/ECN

Edge Convolutional Networks: Decomposing Graph Convolutional Networks for Stochastic Training with Independent Edges

Primary LanguagePython

Edge Convolutional Network (ECN)

This repo contains code that are required to reporduce all experiments in our paper Edge Convolutional Networks: Decomposing Graph Convolutional Networks for Stochastic Training With Independent Edges.

Paper Abstract

After the success of Graph Convolutional Network (GCN), many stochastic training methods have been proposed to resolve the scalability and efficiency issues of GCN by sampling. In mini-batch training, a common phase of these methods is to form a small-scale subgraph rooting in the given batch. The subgraph formation leads to heavy time consumption, additional space occupation, and complex implementation. To rectify these issues, we eliminate the subgraph formation phase and propose Edge Convolutional Network (ECN), which is trained with independently sampled edges. It has constant time complexity for sampling, reducing the sampling time by orders of magnitude without compromising convergence speed. Specifically, when there are two convolutional layers, as in the most common situation, GCN can also be trained with the techniques behind ECN, gaining substantial sampling time reduction without trade-offs. We prove that the expressiveness difference between ECN and GCN is theoretically bounded and examine the inference performance of ECN through excessive experiments on real-world, large-scale graphs. Furthermore, we improve ECN with advanced mechanisms of GCN, including skip connection, identity mapping, embedding, and attention. With proper mechanisms integrated, ECN rivals state-of-the-art (SotA) baselines in inductive node classification and produces new SotA accuracy of 51.55% on the dataset of Flickr.

DATA TO EXAMINE:
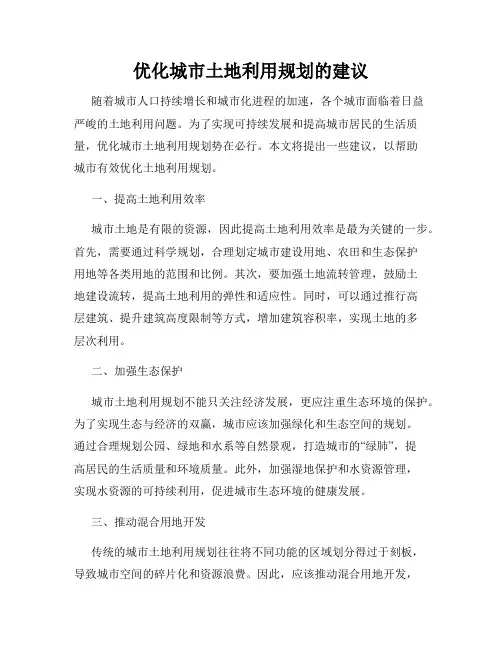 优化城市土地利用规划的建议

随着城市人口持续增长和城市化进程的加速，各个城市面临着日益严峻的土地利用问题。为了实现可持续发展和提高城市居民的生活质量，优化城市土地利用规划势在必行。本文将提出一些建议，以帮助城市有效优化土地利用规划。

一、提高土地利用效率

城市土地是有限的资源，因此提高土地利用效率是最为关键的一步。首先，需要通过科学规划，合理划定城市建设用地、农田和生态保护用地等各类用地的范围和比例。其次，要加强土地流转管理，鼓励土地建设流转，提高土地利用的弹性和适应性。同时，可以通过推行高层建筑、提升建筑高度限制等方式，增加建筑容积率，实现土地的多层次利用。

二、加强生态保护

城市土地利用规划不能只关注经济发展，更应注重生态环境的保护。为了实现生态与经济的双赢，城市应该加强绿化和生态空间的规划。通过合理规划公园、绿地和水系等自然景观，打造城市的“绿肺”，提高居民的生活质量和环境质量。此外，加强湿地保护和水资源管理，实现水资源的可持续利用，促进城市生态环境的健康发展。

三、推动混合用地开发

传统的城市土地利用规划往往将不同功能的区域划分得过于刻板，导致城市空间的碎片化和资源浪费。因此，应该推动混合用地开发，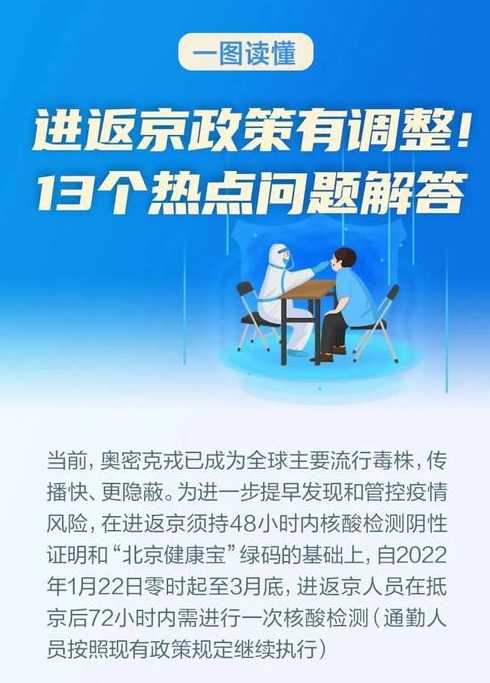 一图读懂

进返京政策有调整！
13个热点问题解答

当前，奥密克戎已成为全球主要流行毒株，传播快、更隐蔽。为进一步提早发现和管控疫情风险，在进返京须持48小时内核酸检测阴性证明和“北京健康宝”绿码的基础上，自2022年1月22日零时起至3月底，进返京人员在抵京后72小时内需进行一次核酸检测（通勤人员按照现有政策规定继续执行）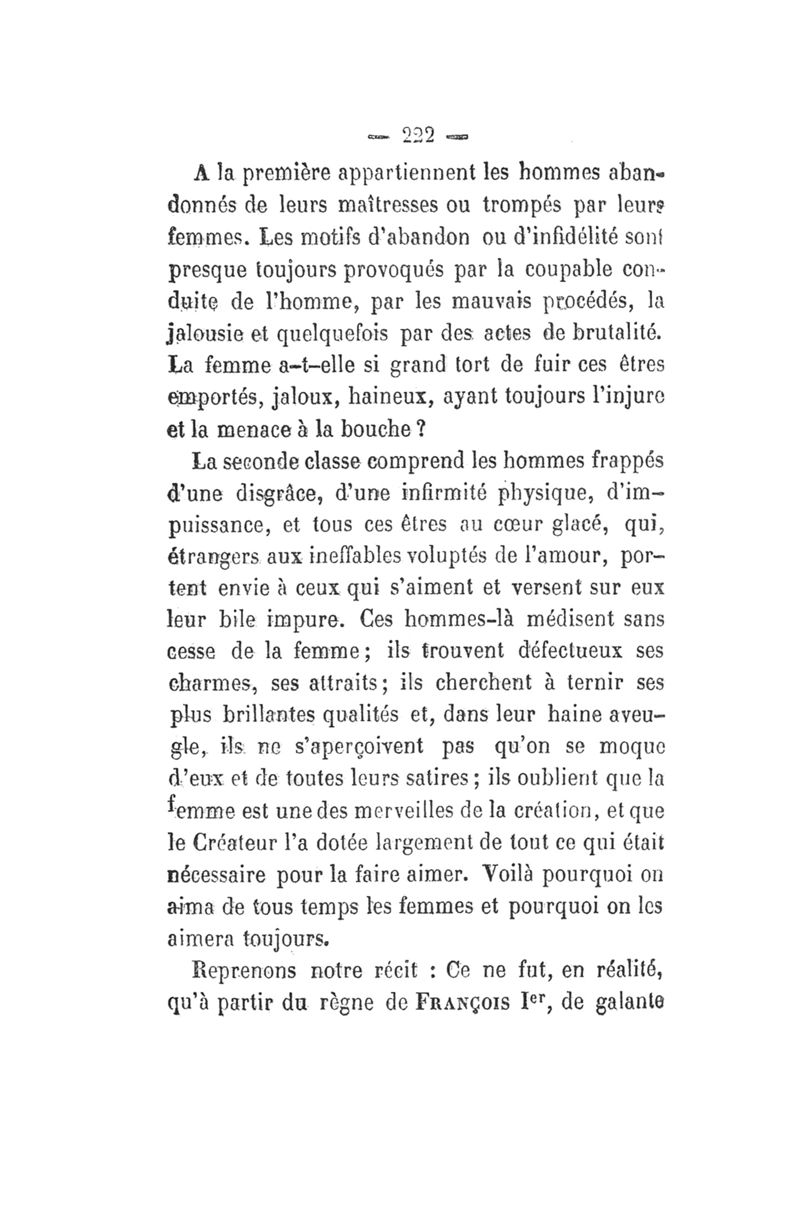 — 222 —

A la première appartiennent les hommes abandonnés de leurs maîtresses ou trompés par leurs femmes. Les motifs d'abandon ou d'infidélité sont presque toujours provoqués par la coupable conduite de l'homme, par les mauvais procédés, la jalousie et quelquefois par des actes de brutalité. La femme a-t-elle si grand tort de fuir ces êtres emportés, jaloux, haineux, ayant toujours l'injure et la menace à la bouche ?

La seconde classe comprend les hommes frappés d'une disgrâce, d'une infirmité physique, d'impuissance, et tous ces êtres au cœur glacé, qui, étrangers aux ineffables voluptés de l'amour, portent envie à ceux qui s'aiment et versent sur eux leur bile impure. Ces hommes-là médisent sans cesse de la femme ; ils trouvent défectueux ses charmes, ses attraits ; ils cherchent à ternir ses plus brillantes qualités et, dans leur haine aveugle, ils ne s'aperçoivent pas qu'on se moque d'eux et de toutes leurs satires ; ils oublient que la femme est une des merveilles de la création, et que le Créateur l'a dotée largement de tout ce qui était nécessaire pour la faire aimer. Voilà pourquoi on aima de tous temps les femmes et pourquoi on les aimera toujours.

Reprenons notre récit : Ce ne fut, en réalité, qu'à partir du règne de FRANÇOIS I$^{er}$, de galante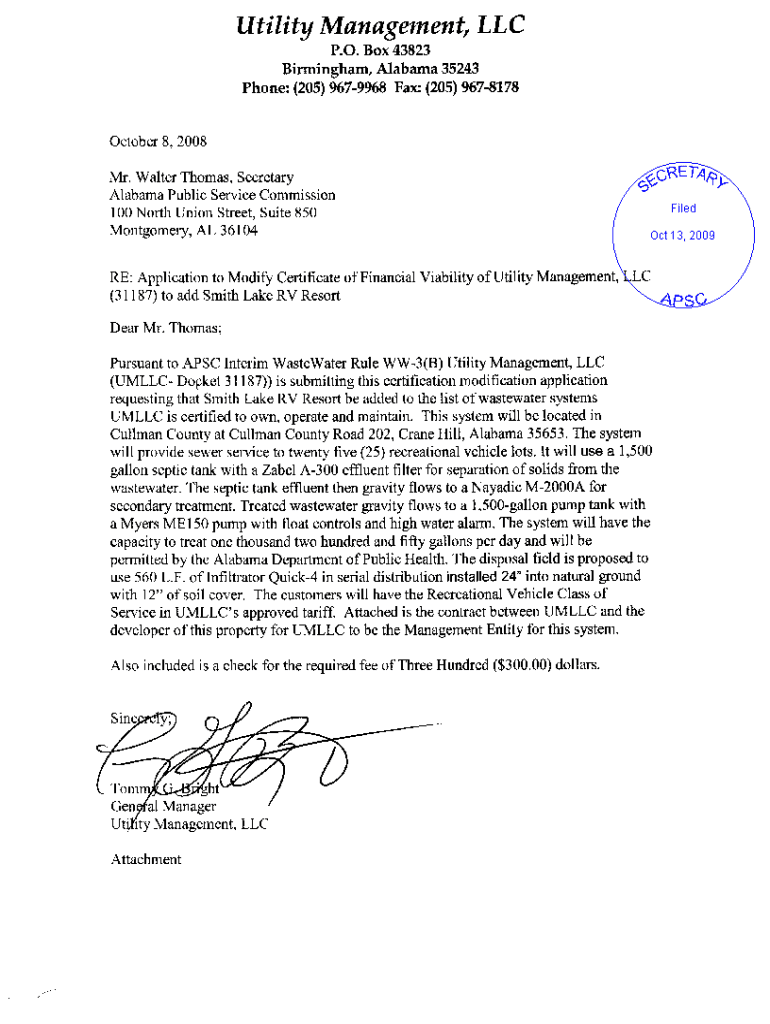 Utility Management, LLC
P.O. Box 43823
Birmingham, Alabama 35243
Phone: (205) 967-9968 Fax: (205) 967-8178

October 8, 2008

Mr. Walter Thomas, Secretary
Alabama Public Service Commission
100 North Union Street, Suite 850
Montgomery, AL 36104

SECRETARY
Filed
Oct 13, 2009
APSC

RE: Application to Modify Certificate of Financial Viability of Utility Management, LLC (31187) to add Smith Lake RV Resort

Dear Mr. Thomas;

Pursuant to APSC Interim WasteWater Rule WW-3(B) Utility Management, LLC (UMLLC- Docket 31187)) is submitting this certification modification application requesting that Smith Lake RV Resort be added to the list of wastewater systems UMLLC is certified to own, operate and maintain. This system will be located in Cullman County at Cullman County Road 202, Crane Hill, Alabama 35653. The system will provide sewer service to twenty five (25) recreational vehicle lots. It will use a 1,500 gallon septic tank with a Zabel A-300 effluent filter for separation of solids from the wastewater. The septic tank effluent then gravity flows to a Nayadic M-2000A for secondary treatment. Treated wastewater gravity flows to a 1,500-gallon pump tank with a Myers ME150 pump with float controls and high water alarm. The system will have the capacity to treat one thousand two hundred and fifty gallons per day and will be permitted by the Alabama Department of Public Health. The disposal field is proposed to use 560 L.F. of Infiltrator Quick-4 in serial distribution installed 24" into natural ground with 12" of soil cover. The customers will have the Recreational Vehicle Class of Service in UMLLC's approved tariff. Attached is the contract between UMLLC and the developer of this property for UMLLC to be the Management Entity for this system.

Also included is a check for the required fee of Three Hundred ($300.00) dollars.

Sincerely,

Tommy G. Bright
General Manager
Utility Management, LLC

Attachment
...
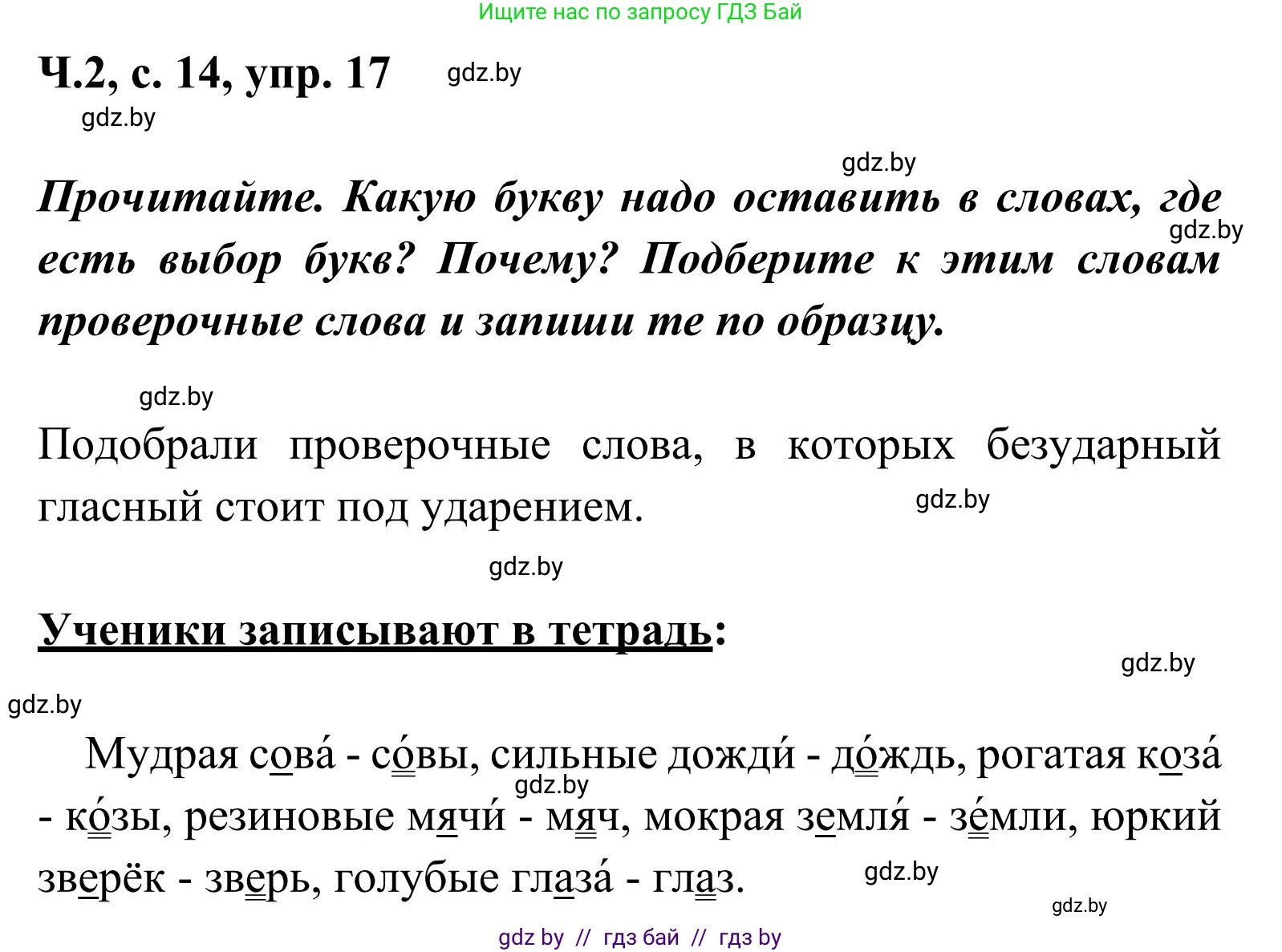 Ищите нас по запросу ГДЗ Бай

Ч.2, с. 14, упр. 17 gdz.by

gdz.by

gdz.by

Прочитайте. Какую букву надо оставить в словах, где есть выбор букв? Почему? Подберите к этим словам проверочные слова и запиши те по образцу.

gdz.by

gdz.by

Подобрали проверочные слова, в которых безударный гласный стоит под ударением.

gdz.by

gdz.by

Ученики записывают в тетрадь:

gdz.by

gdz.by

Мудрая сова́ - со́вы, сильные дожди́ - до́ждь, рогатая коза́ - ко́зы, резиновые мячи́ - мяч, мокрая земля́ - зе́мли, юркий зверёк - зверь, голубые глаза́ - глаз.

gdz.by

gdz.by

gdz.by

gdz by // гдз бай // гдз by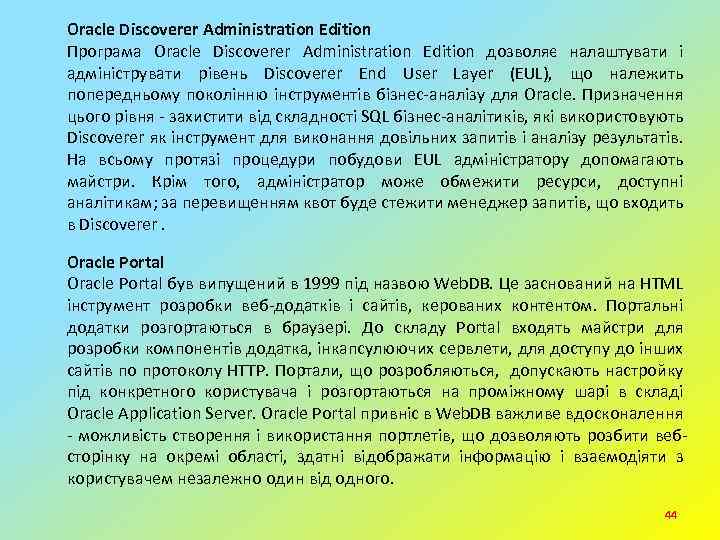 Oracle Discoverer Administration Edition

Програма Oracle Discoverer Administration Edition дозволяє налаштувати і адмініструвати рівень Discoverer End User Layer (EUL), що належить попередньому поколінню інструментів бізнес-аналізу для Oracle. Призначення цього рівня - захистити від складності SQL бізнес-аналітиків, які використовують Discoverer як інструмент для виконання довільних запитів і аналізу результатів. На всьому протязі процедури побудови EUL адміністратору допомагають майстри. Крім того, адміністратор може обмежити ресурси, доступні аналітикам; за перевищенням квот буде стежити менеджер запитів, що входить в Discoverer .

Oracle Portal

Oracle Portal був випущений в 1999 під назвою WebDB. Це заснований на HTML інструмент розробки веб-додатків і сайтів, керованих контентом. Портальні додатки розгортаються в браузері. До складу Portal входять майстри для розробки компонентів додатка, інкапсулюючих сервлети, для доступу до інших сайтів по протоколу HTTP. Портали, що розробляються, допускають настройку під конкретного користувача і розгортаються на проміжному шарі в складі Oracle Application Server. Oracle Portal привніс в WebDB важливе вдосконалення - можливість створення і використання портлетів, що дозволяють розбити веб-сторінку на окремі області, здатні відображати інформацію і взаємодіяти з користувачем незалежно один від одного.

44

WHAT IS NEEDED: Reproduce word for word the passage of the Edge Convolutional Network repository page between "This repo contains" and "With Independent Edges.", inclusive.

RESPONSE:
This repo contains code that are required to reporduce all experiments in our paper Edge Convolutional Networks: Decomposing Graph Convolutional Networks for Stochastic Training With Independent Edges.